Extract:
━━━
AgentSkillsCN

bit-optimization

针对精简数据结构的位级优化模式。当您需要优化 rank/select、popcount,或平衡括号运算时,这一技能将助您事半功倍。触发条件包括“rank”、“select”、“popcount”、“位操作”、“查找表”、“优化”等术语。

SKILL.md
--- frontmatter
name: bit-optimization
description: Bit-level optimization patterns for succinct data structures. Use when optimizing rank/select, popcount, or balanced parentheses operations. Triggers on terms like "rank", "select", "popcount", "bit manipulation", "lookup table", "optimization".

Bit-Level Optimization Patterns

Learnings from optimizing succinct data structure operations.

Comprehensive documentation: See docs/optimizations/ for full technique reference:

Byte-Level Lookup Tables

When to use: Scanning bits one-at-a-time is slow (64 iterations per word). Use 256-entry lookup tables to process 8 bits at once.

Pattern: Two-Level Lookup

rust
// Precompute at compile time
const BYTE_MIN_EXCESS: [i8; 256] = { /* min prefix sum for each byte value */ };
const BYTE_TOTAL_EXCESS: [i8; 256] = { /* total excess (popcount*2 - 8) */ };
const BYTE_FIND_CLOSE: [[u8; 16]; 256] = { /* 2D: byte_value x initial_excess */ };

fn find_close_in_word_fast(word: u64, initial_excess: i32) -> Option<usize> {
    let bytes = word.to_le_bytes();
    let mut excess = initial_excess;

    for (i, &byte_val) in bytes.iter().enumerate() {
        // Level 1: Can the result be in this byte?
        let min_excess_in_byte = BYTE_MIN_EXCESS[byte_val as usize] as i32;
        if excess + min_excess_in_byte <= 0 {
            // Level 2: Find exact position within byte
            if excess <= 16 {
                let match_pos = BYTE_FIND_CLOSE[byte_val as usize][(excess - 1) as usize];
                return Some(i * 8 + match_pos as usize);
            }
            // Fallback for excess > 16: bit-by-bit scan of this byte only
        }
        excess += BYTE_TOTAL_EXCESS[byte_val as usize] as i32;
    }
    None
}

Key Insights

  1. Two-level lookup: First check if result is in this byte (fast), then find exact position
  2. Compile-time computation: Use const blocks for zero runtime overhead
  3. Hierarchical skip: Skip entire bytes/words when result can't be there
  4. Fallback for edge cases: Handle out-of-range lookup indices with bit scan

Results

  • 50-90% speedup for BP operations
  • ~90% speedup for construction
  • Deep nesting: 221ns vs 450ns (51% improvement)
━━━
Source information:
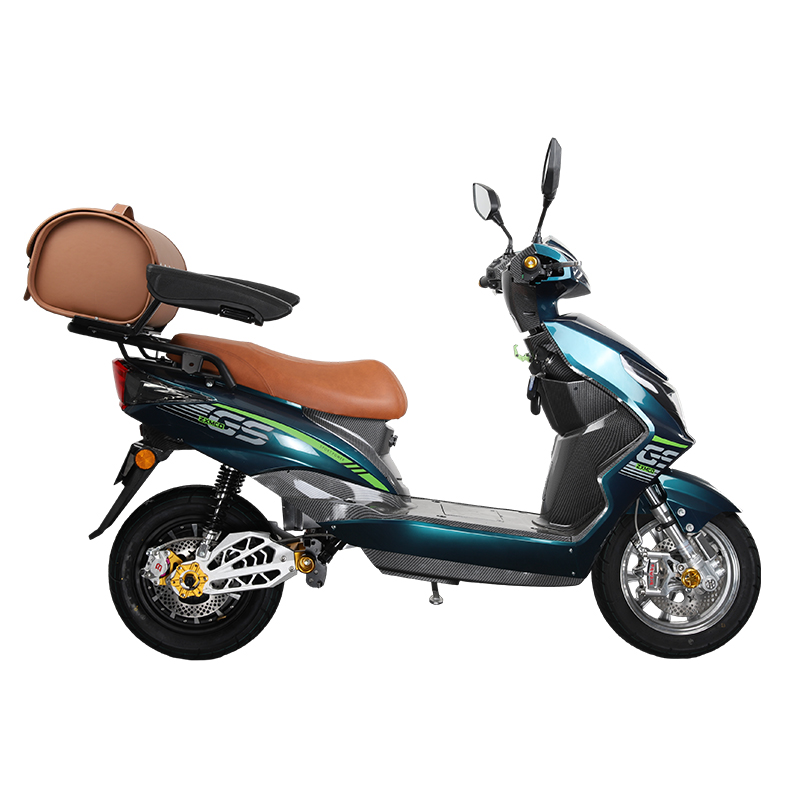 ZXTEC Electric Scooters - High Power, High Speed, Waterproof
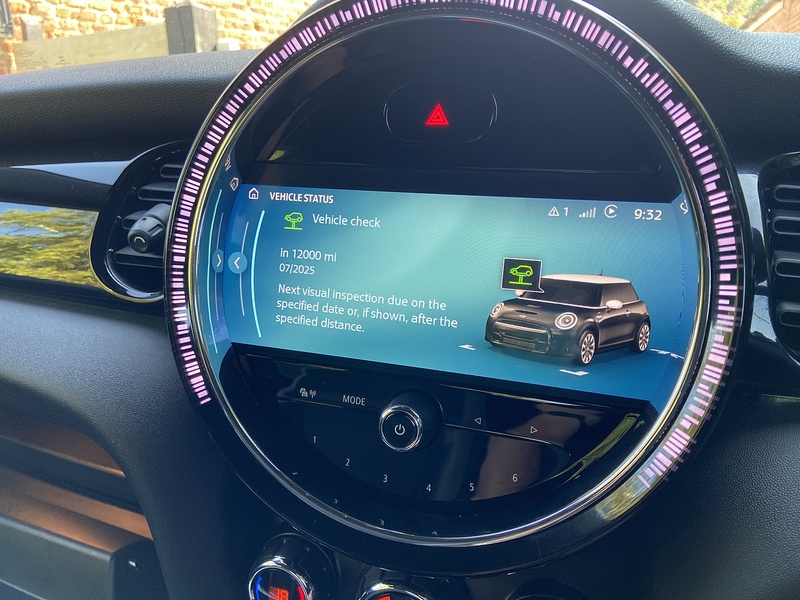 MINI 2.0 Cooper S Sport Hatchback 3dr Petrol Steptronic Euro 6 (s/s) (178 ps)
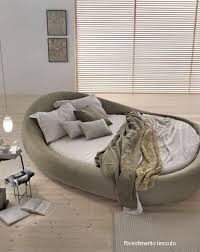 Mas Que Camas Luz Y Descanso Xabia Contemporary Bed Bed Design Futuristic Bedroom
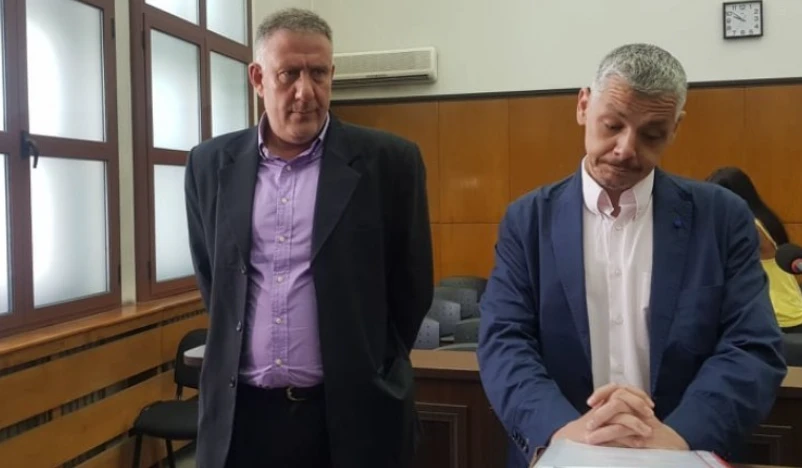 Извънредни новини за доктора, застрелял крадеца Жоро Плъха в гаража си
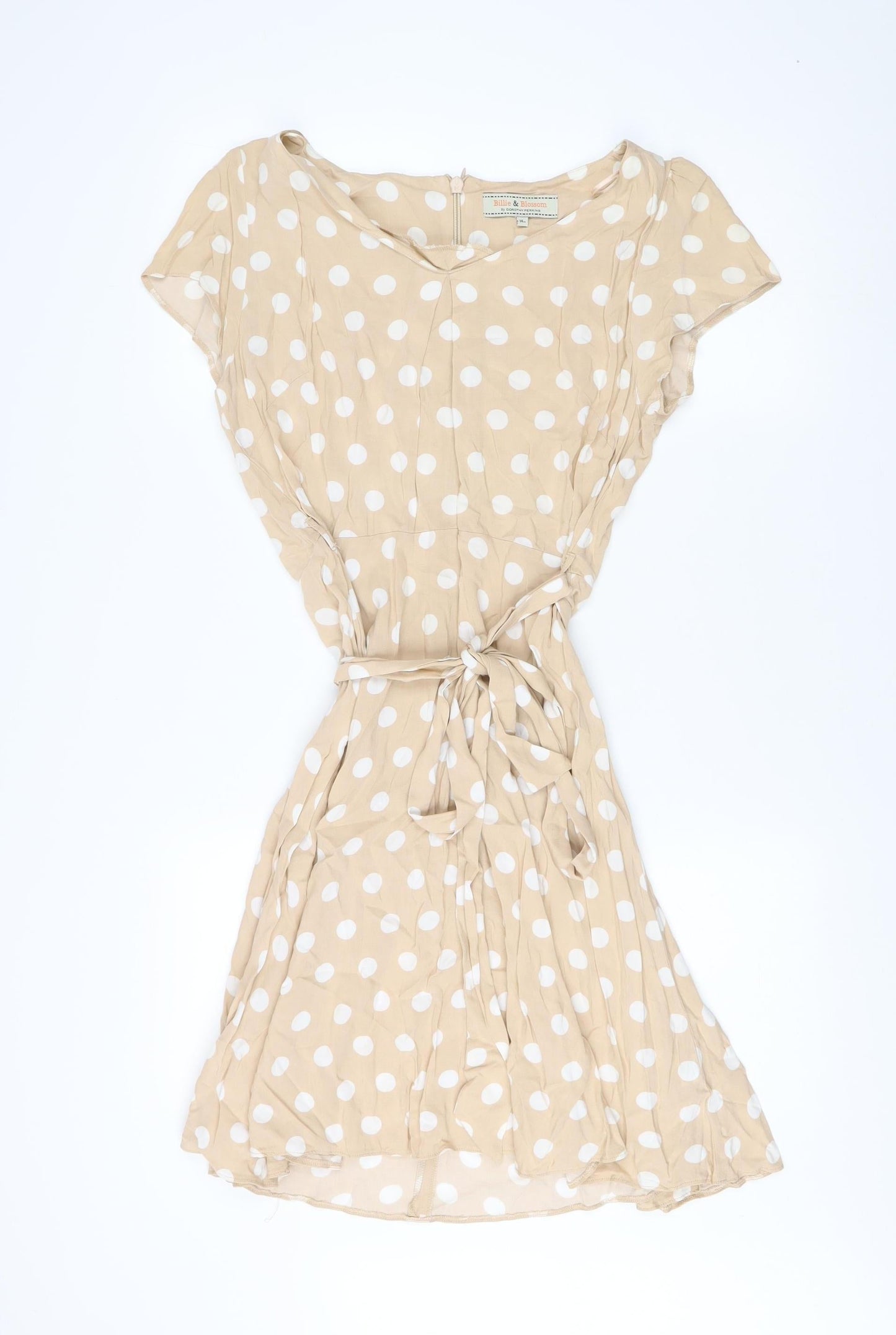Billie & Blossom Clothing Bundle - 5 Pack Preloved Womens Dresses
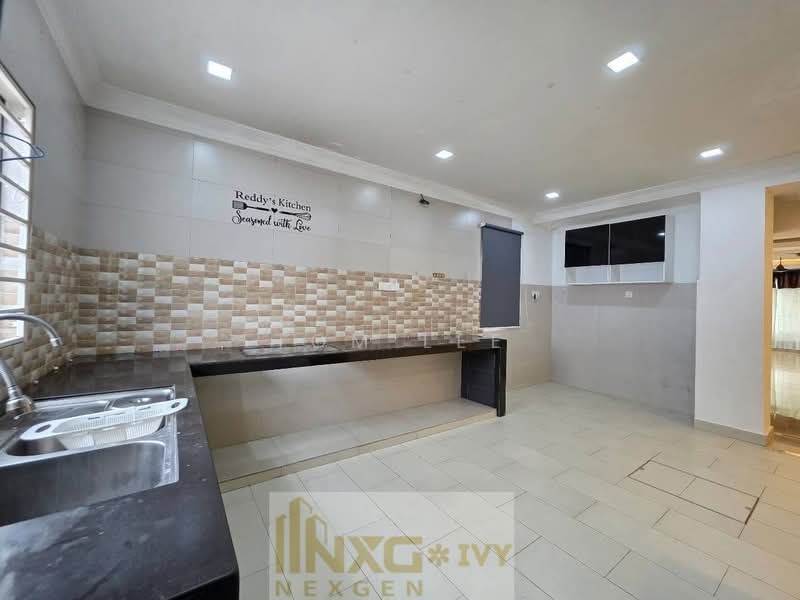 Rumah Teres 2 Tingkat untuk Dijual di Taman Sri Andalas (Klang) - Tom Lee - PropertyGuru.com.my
━━━
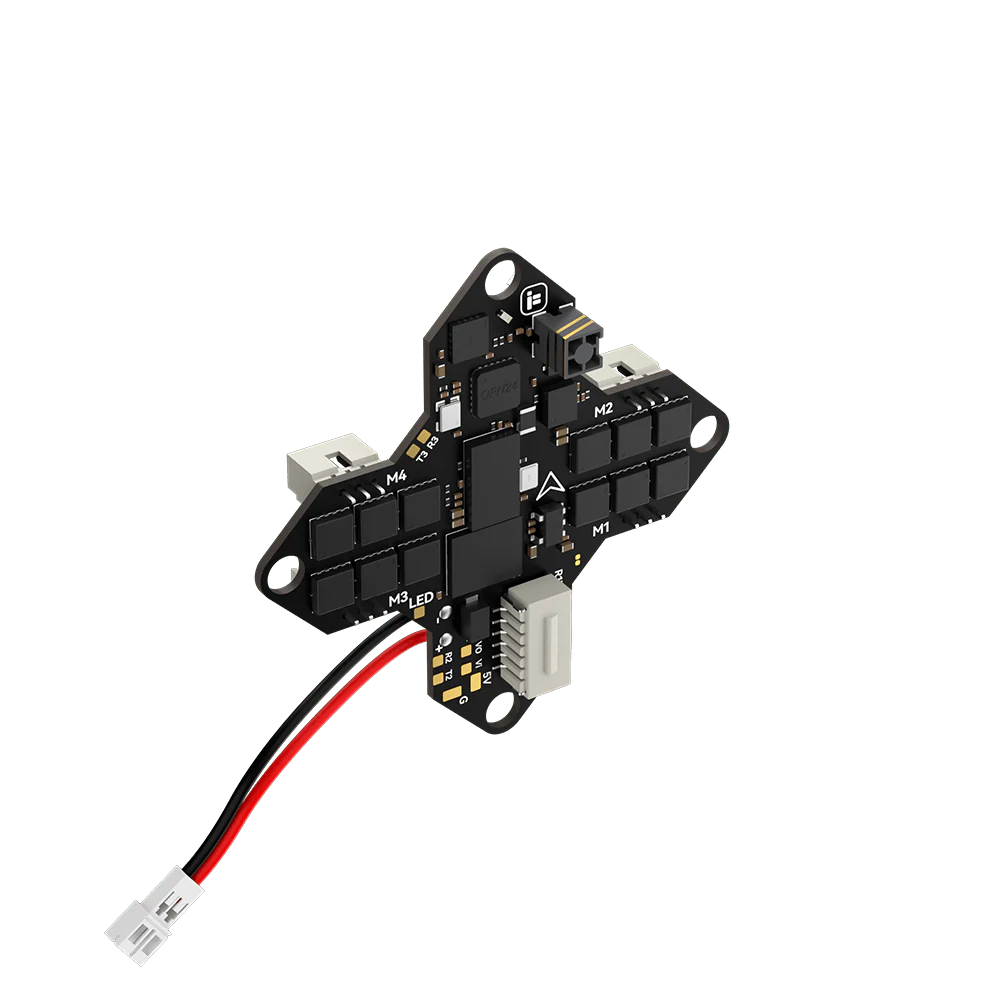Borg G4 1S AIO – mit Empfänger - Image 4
━━━
Work to complete:
A: List the names of the lookup table constants declared in the Rust code on the bit-optimization page.
B: According to the bit-optimization page, what speedup was achieved for construction?
C: Please copy the bit-optimization page from "1. Two-level lookup: First" to "450ns (51% improvement)".

Written answers:
A:
BYTE_MIN_EXCESS
BYTE_TOTAL_EXCESS
BYTE_FIND_CLOSE

B: About 90%.

C:
1. Two-level lookup: First check if result is in this byte (fast), then find exact position
  2. Compile-time computation: Use const blocks for zero runtime overhead
  3. Hierarchical skip: Skip entire bytes/words when result can't be there
  4. Fallback for edge cases: Handle out-of-range lookup indices with bit scan

Results

  • 50-90% speedup for BP operations
  • ~90% speedup for construction
  • Deep nesting: 221ns vs 450ns (51% improvement)